FinLLM is being developed in partnership with new investors Lloyds Banking Group and Nationwide. It is a large, industry-aligned language model that aims to set the standard for transparent, responsible and ethical adoption of generative AI in UK financial services.

Following the investment, the team developing the FinLLM will be based at the Edinburgh Futures Institute, in a state-of-the-art facility.

Joseph Twigg, CEO of Aveniexplained, “The financial services industry doesn’t need AI models that can quote Shakespeare; it needs AI models that deliver transparency, trust, and most importantly, fairness.

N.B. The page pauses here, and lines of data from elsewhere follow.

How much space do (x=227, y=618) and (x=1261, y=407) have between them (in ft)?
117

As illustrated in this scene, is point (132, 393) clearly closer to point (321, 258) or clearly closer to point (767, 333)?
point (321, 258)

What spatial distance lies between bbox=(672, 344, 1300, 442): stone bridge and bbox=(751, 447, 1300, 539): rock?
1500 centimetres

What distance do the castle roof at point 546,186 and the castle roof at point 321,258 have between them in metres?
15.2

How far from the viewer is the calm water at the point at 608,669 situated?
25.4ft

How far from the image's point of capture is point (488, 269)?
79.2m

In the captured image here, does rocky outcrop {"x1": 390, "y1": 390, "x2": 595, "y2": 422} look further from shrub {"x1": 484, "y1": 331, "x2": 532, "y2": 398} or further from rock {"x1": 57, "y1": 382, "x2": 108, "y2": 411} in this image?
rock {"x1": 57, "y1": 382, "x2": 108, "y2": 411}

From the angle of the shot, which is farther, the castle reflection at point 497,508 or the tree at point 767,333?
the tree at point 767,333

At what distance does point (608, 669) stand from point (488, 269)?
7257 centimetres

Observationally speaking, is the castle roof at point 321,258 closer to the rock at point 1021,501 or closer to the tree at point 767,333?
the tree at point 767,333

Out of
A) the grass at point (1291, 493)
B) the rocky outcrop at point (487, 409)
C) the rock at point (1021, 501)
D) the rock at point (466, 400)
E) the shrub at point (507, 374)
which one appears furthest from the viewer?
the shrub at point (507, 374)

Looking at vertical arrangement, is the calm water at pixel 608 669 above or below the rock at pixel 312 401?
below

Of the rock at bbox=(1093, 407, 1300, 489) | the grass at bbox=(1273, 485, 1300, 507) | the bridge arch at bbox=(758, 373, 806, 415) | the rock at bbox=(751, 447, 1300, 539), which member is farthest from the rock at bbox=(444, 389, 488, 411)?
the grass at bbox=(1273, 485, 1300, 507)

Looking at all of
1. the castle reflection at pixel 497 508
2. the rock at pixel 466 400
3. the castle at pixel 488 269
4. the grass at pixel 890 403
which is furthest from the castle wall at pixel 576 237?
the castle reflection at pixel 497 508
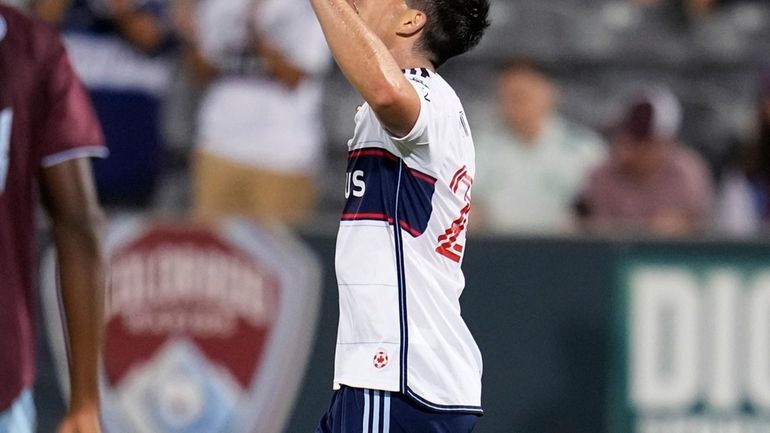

The way to achieve this is to develop small, highly tuned language models, trained on financial services data, and reviewed by financial services experts for specific financial services use cases. Generative AI is the most significant technological evolution of our generation, and we are in the early stages of adoption. This represents a significant opportunity for Aveni and our partners. The goal with FinLLM is to set a new standard for the controlled, responsible, and ethical adoption of generative AI, outperforming all other generic models in our select financial services use cases.”